Quando Innocenzo VI pensò fosse giunto il tempo di tornare a Roma e nominò l’Albornoz suo legato per l’Italia, nel 1353 questo percorse la penisola alla testa di un piccolo esercito, alternando successi militari a una notevole abilità diplomatica, che gli permisero di vincere le resistenze di gran parte delle città dell’Italia centrale, dove fece poi edificare un gran numero di cittadelle fortificate tra Lazio, Umbra, Marche e Romagna, destinate a ospitare una guarnigione che controllasse dall’alto i cittadini come sudditi. Non tutte le città accolsero con sospetto il legato papale. Assisi ad esempio lo accolse come un liberatore e in cambio questi ne fece restaurare le porte delle mura abbattute nel 1322 nella guerra contro Perugia, oltre a riedificare nel 1367 la rocca in vetta al colle che gli assisani avevano abbattuto nel 1198 alla morte dell’imperatore Enrico VI. Sopra l’ingresso della Rocca e sulle porte delle mura si vedono gli stemmi di Urbano V, le chiavi incrociate della Chiesa, del cardinale Albanese, di Egidio Albornoz e della famiglia Boncompagni: blasoni danneggiati nei moti rivoluzionari del 1848.
Sentendosi oramai prossimo alla morte – lo coglierà nei dintorni di Viterbo il 13 agosto 1367 – nel suo ultimo testamento Egidio de Albornoz lasciò scritto di voler essere sepolto ad Assisi accanto alla tomba di san Francesco. I suoi esecutori testamentari acquisteranno la cappella di Santa Caterina e la faranno decorare con dipinti ritraenti storie della vita della santa. Nelle Vite del Vasari questi affreschi sono rammentati sotto il nome di Buonamico Buffamacco, il pittore burlone protagonista di alcune novelle di Boccaccio, ma si tratta in realtà dell’opera di un pittore bolognese, come dimostrò Francesco Filippini scoprendo nel 1911 nel Collegio di Spagna di Bologna un registro di spese con i mandati di pagamento ad Andrea de Bartoli nell’anno 1368, per complessivi 450 fiorini d’oro.

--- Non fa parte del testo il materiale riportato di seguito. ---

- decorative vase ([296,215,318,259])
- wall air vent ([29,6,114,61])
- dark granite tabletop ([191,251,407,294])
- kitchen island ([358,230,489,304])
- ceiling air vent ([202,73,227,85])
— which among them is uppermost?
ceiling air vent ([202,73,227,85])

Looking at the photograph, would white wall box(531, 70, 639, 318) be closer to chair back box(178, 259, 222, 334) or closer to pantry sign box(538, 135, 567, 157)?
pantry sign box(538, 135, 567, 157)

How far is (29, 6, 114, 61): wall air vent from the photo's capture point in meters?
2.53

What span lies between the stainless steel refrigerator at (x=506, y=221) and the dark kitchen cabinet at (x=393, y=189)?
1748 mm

In realtà questa di Assisi fu una sistemazione provvisoria del cadavere del cardinale, che aveva stabilito di essere riportato in Spagna, nella cattedrale di Toledo della quale era stato arcivescovo e dove si vede ancora la cappella che gli fu dedicata. Ad Assisi con la traslazione del cadavere fu distrutta la sua tomba, ma se ne vedono ancora i ritratti dipinti da Andrea de Bartoli all’ingresso della cappella, come riferì Ludovico da Pietralunga negli anni ’70 del Cinquecento: “Ma nello entrare de ditta cappella a man sinistra, alquanto in alto, nel primo quadro di sotto, gli è il ritratto overo effigia del cardinale Egidio, quale sta in genochione avanti San Francesco, con dui altri santi appresso … Alla man dextra, alquanto più basso, gli è il cardinale in genochione, sopra un tapeto et con le mani gionte, con il guardo dritto; et il pontefice Clemente gli dà la beneditione con la dextra, et nella sinistra tiene un libro aperto nel mezzo; nella prima carta in capo gli sonno lettere che dicano cusì: Esto princeps mundi frater noster”.

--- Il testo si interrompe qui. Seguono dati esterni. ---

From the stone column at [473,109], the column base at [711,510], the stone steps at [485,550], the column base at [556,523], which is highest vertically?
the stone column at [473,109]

Egidio de Albornoz non fu un cardinale qualsiasi, ma è ricordato nei libri di storia come il rifondatore dello Stato della Chiesa iniziato da Innocenzo III nel 1198. La tomba di Assisi non è una tomba qualsiasi, ma un mausoleo eretto in onore di un condottiero che aveva riportato la Chiesa in Italia dopo il lungo esilio avignonese, e un doveroso omaggio a un santo che il prelato spagnolo aveva scelto a proprio patrono.